§ WHAT THE TASK ASKS:
Restrict the output to the lines below starting at the one that contains "来るように誘うために手を横に伸ばして青い背景で隔離の傘を持っている赤毛の女性" and ending at the one that contains "Tracks In The Valley Round Beach Towel", and restate them word for word, both ends included.

GIVEN DATA section start

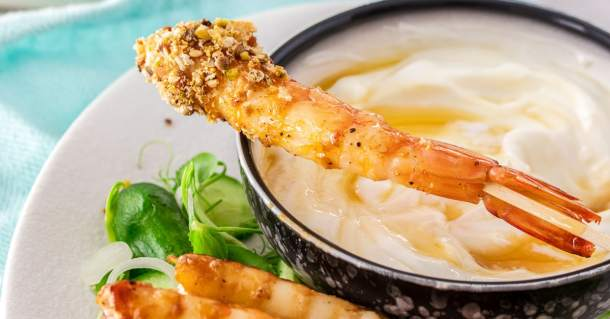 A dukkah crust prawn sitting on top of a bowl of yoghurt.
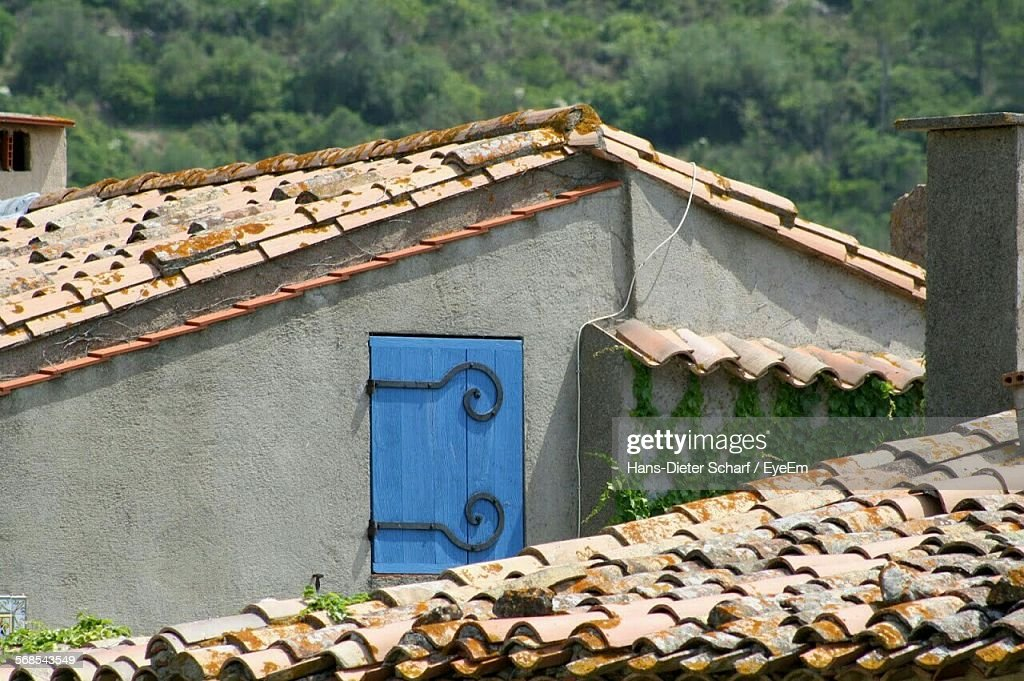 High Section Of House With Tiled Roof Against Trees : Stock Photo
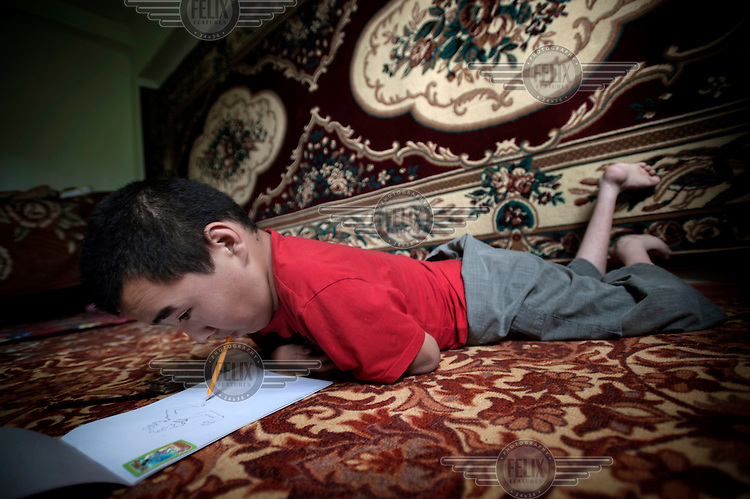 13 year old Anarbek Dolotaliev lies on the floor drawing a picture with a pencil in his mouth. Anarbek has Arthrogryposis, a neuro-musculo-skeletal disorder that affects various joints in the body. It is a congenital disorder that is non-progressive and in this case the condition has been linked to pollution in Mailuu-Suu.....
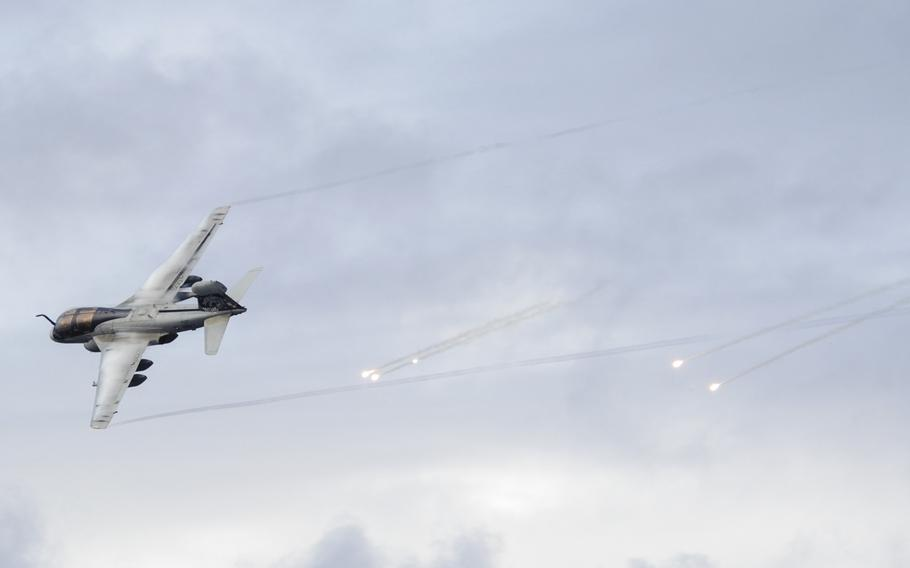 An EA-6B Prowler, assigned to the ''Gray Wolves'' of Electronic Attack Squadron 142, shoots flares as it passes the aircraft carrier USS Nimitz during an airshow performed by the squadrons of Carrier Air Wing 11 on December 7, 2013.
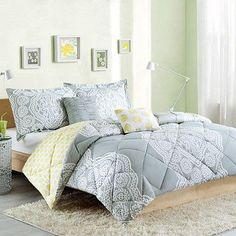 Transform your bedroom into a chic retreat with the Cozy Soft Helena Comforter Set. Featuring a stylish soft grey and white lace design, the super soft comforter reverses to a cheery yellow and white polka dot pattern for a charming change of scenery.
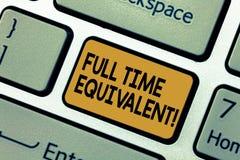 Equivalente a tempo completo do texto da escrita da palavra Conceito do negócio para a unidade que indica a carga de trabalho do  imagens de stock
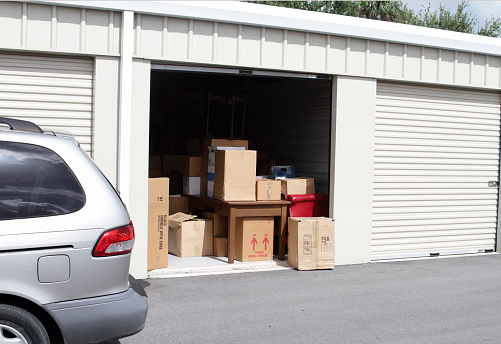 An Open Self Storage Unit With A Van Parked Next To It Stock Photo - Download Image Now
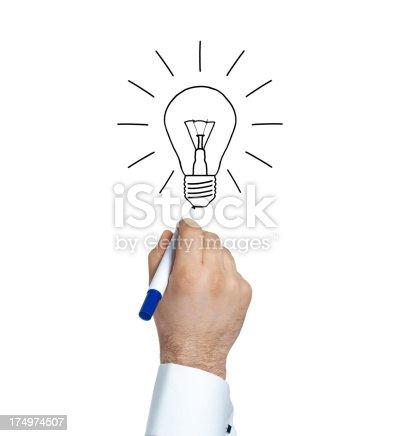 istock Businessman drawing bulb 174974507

GIVEN DATA section end
GIVEN DATA section start

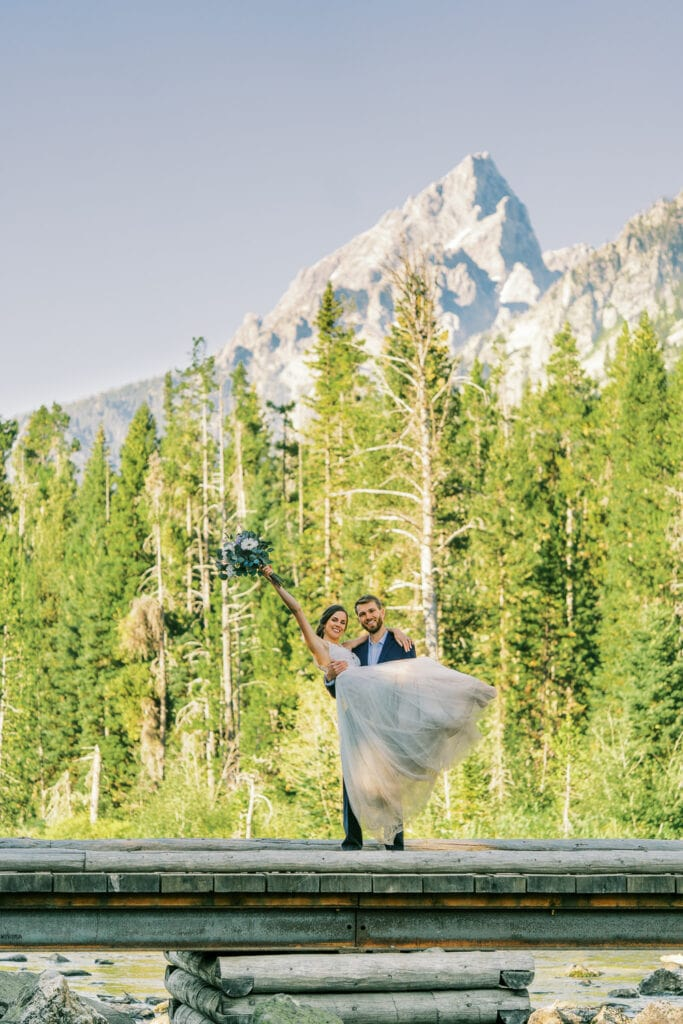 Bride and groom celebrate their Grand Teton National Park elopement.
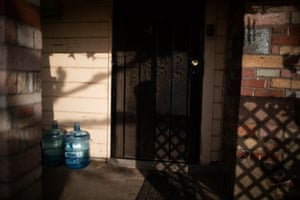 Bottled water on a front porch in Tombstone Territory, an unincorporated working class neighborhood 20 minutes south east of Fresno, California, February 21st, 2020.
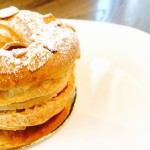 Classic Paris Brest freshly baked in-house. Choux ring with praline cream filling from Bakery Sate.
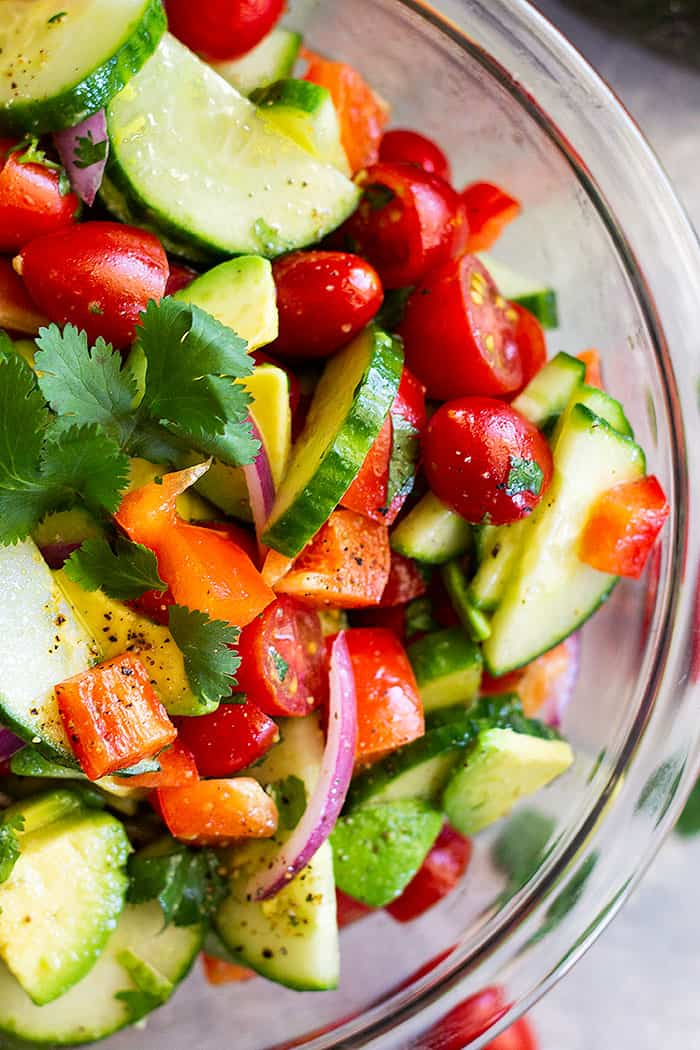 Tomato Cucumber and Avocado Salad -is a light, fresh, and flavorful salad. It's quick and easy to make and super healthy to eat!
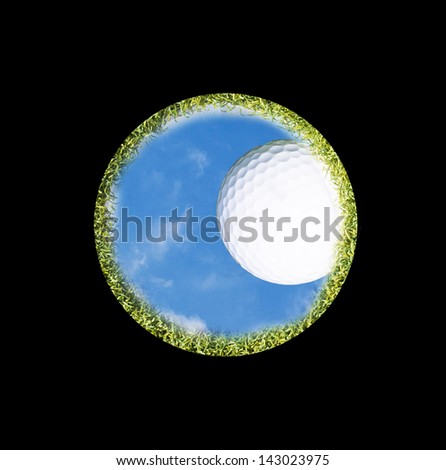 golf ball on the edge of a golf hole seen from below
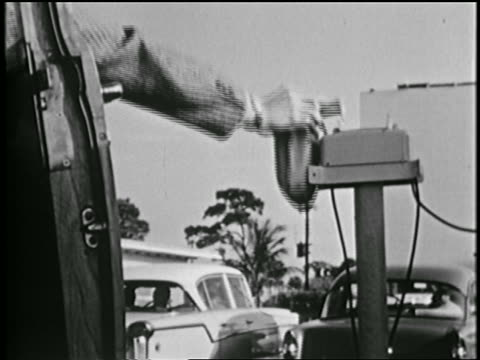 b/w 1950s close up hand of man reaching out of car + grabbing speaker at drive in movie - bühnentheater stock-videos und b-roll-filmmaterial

GIVEN DATA section end
GIVEN DATA section start

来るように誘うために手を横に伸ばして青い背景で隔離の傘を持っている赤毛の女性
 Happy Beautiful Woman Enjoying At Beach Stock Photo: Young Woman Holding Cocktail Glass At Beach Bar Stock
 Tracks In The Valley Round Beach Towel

GIVEN DATA section end

§ EXERCISE OUTPUT:
来るように誘うために手を横に伸ばして青い背景で隔離の傘を持っている赤毛の女性
 Happy Beautiful Woman Enjoying At Beach Stock Photo: Young Woman Holding Cocktail Glass At Beach Bar Stock
 Tracks In The Valley Round Beach Towel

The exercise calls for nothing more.